**Problem to solve:** Show each line of the material below that contains the string "leaf".

**Supplied records:**
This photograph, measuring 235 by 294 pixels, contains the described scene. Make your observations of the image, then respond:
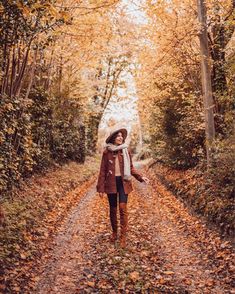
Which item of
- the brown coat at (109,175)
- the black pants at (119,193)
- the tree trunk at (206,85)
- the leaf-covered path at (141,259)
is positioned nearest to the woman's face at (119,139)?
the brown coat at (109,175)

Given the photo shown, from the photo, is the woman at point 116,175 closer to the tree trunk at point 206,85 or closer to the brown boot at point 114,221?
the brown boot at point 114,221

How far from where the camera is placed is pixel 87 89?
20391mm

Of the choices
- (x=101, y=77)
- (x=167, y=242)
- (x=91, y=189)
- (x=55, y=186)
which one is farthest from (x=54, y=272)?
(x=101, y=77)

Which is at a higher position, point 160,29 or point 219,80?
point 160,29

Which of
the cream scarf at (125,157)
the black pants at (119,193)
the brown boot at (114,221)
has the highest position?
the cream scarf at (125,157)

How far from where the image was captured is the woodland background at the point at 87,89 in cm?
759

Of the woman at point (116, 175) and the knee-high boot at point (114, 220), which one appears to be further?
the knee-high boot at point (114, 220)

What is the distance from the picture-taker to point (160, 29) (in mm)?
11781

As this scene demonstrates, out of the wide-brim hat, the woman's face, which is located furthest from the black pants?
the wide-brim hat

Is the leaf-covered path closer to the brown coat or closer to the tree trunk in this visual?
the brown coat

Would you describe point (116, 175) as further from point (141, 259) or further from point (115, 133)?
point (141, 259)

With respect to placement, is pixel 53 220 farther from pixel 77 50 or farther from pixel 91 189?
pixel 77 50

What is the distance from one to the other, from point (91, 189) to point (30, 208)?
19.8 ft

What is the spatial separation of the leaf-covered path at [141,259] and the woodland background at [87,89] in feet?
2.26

...

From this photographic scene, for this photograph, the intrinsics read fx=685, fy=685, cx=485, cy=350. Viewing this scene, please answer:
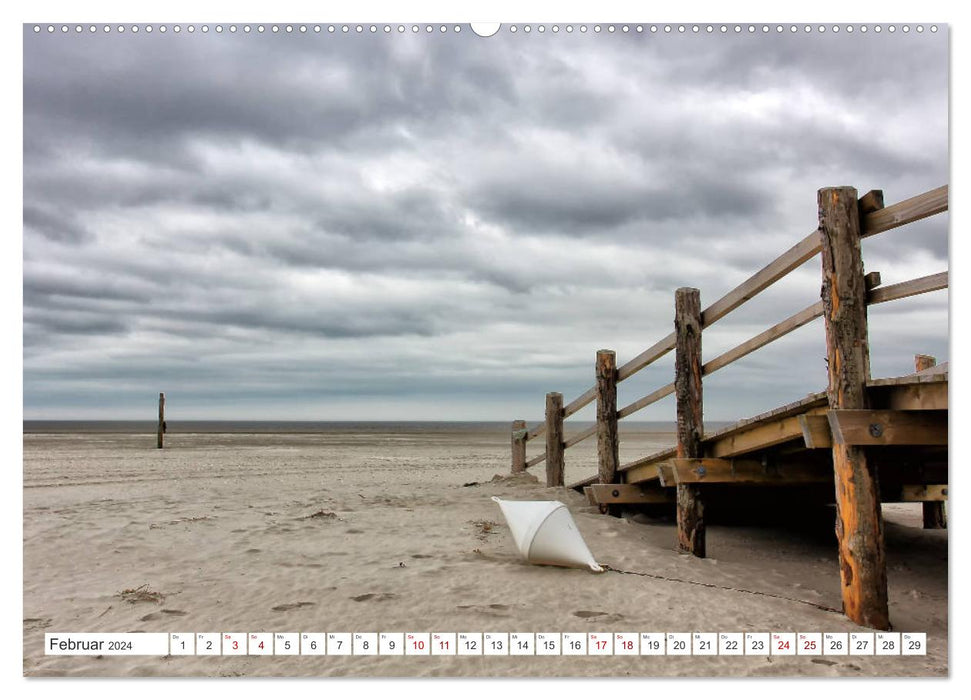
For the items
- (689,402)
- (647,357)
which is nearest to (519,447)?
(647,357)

**Solution for this exercise:**
- the leaf-covered path at (141,259)
Is the leaf-covered path closer to the brown coat or closer to the tree trunk in this visual?
What is the spatial separation of the leaf-covered path at [141,259] and the woodland background at [87,89] in feet?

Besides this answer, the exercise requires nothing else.